Alors que Venise et Berlin en sont venues à embrasser les documentaires, Cannes n’a pas encore rejoint le train de la non-fiction ces dernières années malgré la programmation d’un certain nombre de titres de non-fiction à ses débuts.
Au cours des 46 dernières années, Cannes n’aurait sélectionné que cinq documentaires pour sa principale compétition : « Dream of Light » de Victor Erice (1992), « Mondovino » de Jonathan Nossiter (2004), « Bowling for Columbine » de Michael Moore (2002) et « Fahrenheit 9/11″ (2004), qui a remporté la Palme d’Or, et « Waltz With Bashir » d’Ari Folman (2008).
À Cannes 2022, le documentaire HBO « All That Breathes » de Shaunak Sen ne faisait pas partie de la compétition mais a remporté l’Oeil d’Or (« Golden Eye ») du festival pour le meilleur documentaire. Le prix a été créé en 2015. Les précédents lauréats du prix incluent « Faces Places » (2017) et « For Sama » (2019), qui ont tous deux remporté des nominations aux Oscars.
« La position de Cannes sur la non-fiction n’a pas radicalement changé », déclare Ishikawa. » Cependant, j’ai remarqué qu’il y a eu des incursions de non-fiction dans d’autres sections qui, historiquement, n’ont jamais joué de non-fiction.

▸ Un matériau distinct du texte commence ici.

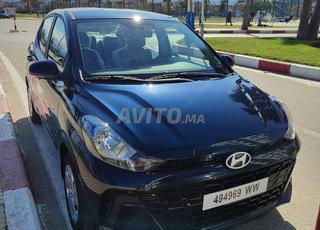 تأجير سيارة رائعة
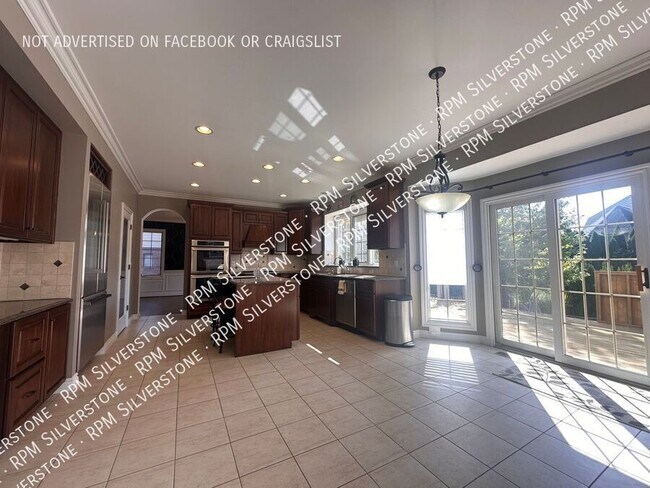 Building Photo - 1506 Galena-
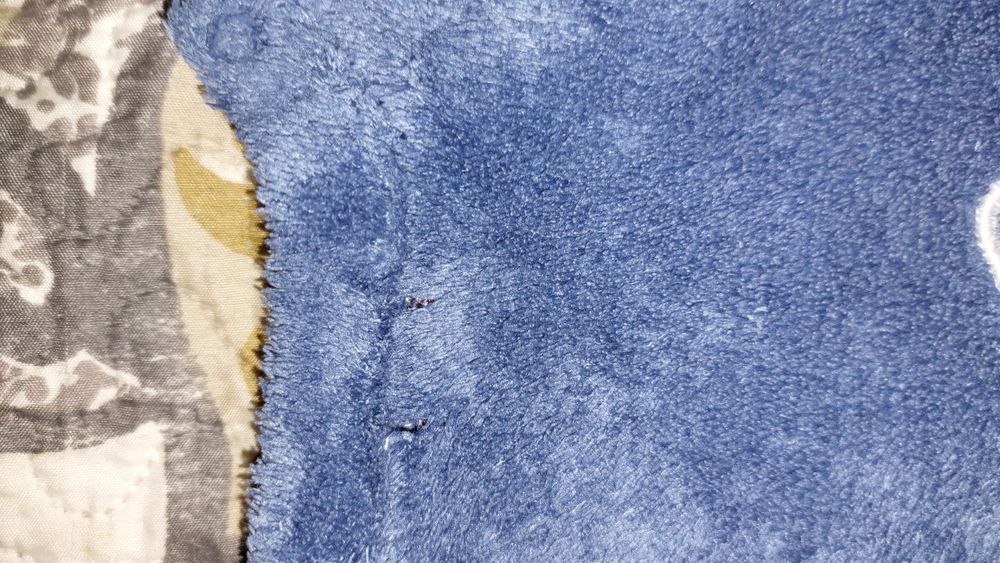 Conjunto de pijamas de bebé 3-6m 6-9m 9-12m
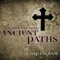 Ancient Paths to Intimacy with God audio book by Chip Ingram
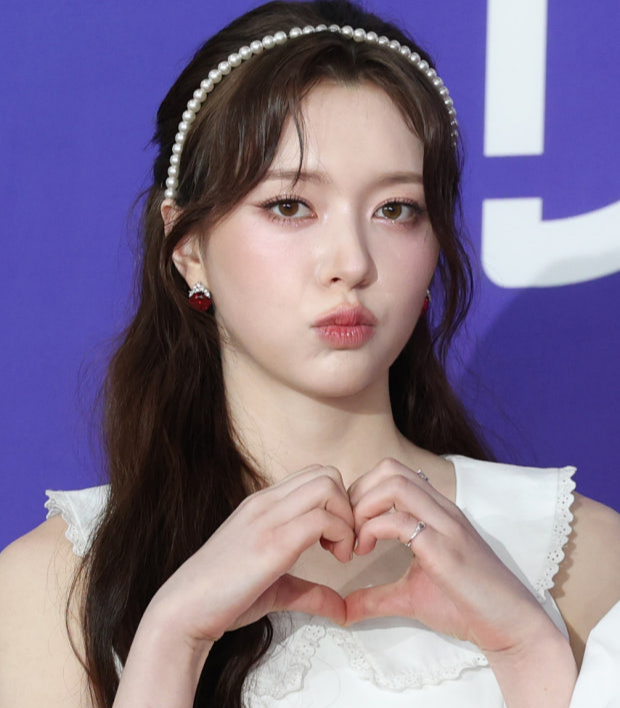 문샤넬 연세대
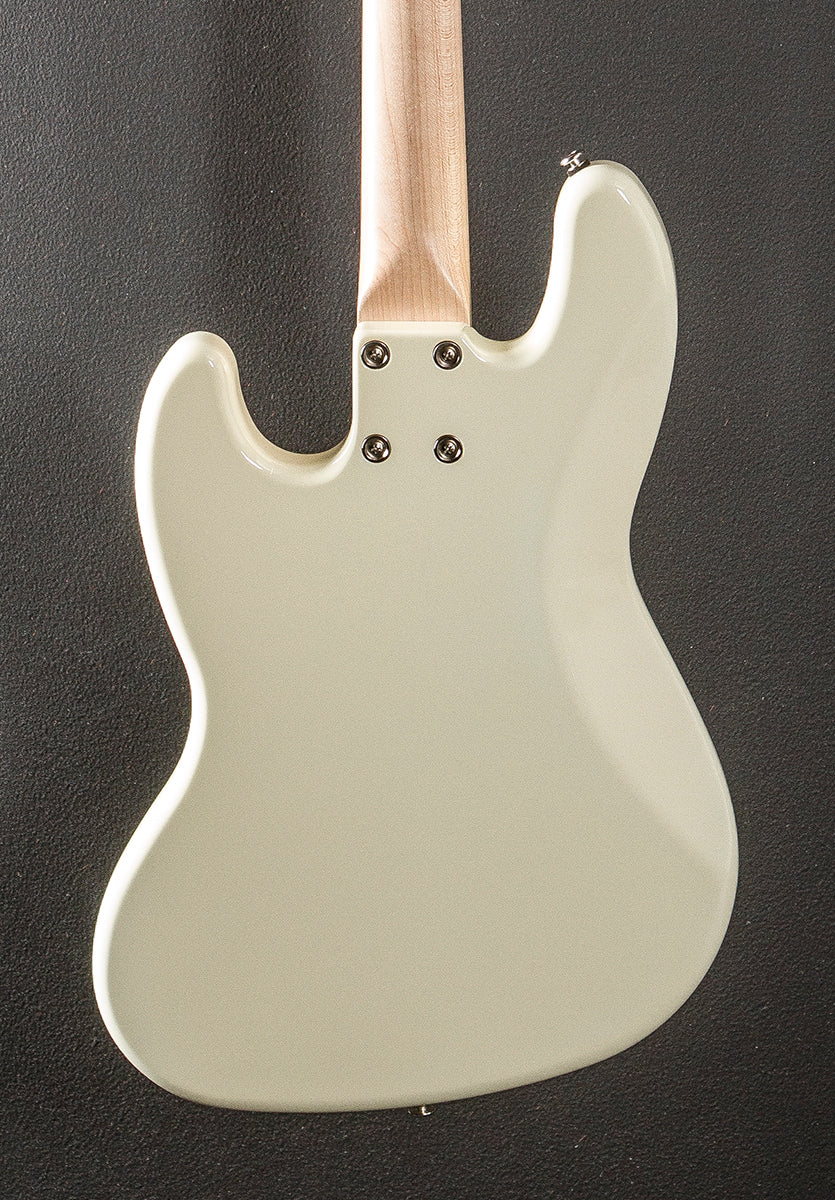 JB Bass '24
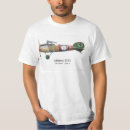 Buscar albatros camisetas Ww1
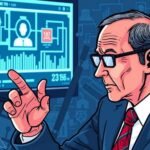 Old Tricks Meet New Tech: How AI is Turbocharging Scams and What You Can Do About It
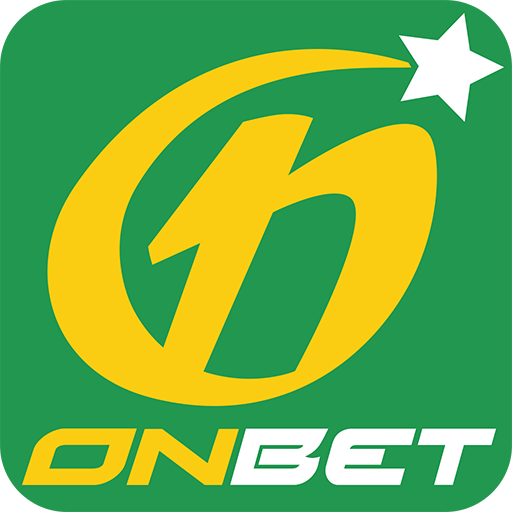 onbet-logo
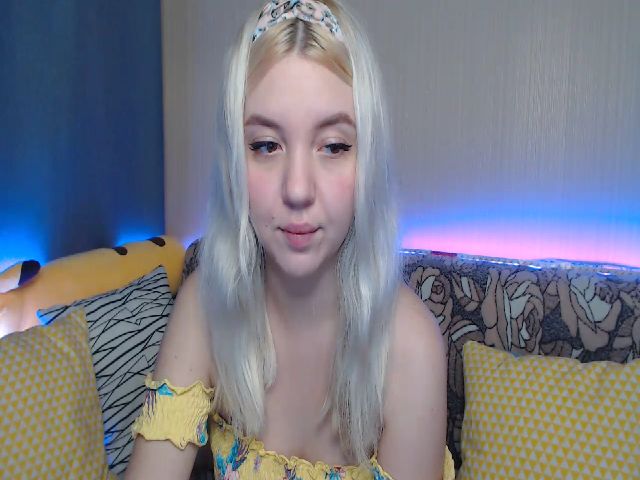 Live sex webcam photo for Rrr_barbie #272096763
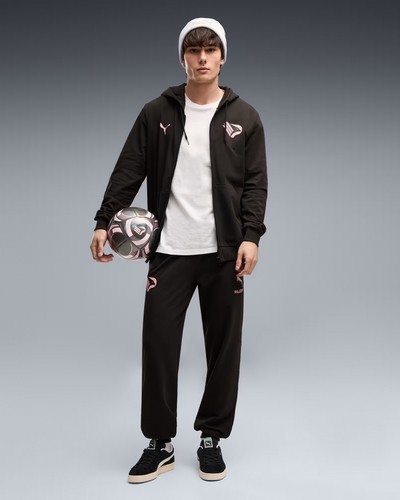Palermo puma tuta intera - puma,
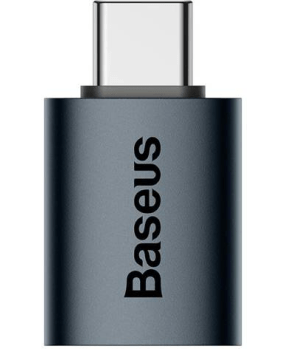 Baseus OTG adapter za prenos podatkov iz USB na Type C univerzal - slika 3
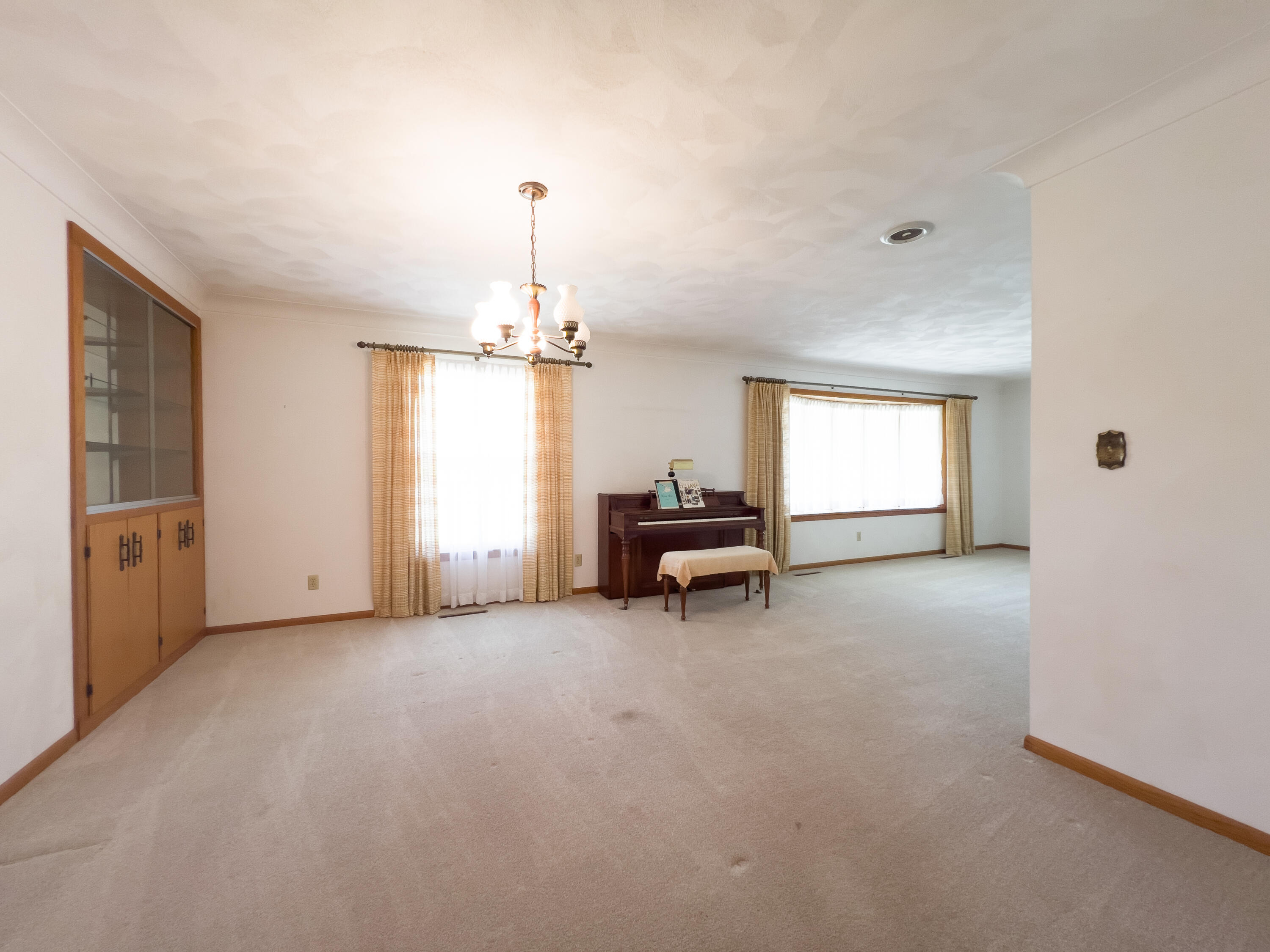 7525 Spencerville Road Lima, OH 45806 - Photo 9 of 32 Gallery Image 9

Il cite la projection « Amy » d’Asif Kapadia dans la section Midnight de Cannes en 2015. Parallèlement, cette année, le documentaire de David Bowie « Moonage Daydream » de Brett Morgen a également été projeté dans la section Midnight, tandis que « The Last Movie Stars » d’Ethan Hawkes est apparu dans la section Midnight. Programme Cannes Classics, l’encadré dédié à l’histoire du cinéma.
« Cannes est le dernier récalcitrant », déclare Braun. « Je pense que Cannes doit faire un pas en avant et vraiment penser à ce que les documentaires de la compétition ne soient pas uniquement des films de Michael Moore, ce qui est la tradition. »
Cannes n’a pas répondu à plusieurs demandes de commentaires.